| Problem to solve |
Your output must be the line containing "family: Equidae" followed by every later line in the entries below, all copied exactly.

Source data: Begin

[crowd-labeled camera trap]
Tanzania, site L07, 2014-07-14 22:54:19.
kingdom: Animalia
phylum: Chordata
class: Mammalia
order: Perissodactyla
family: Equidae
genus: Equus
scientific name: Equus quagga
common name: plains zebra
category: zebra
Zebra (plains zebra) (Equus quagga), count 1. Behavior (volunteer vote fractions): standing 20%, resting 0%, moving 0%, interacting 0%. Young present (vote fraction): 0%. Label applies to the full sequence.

Source data: End

| Finished exercise |
family: Equidae
genus: Equus
scientific name: Equus quagga
common name: plains zebra
category: zebra
Zebra (plains zebra) (Equus quagga), count 1. Behavior (volunteer vote fractions): standing 20%, resting 0%, moving 0%, interacting 0%. Young present (vote fraction): 0%. Label applies to the full sequence.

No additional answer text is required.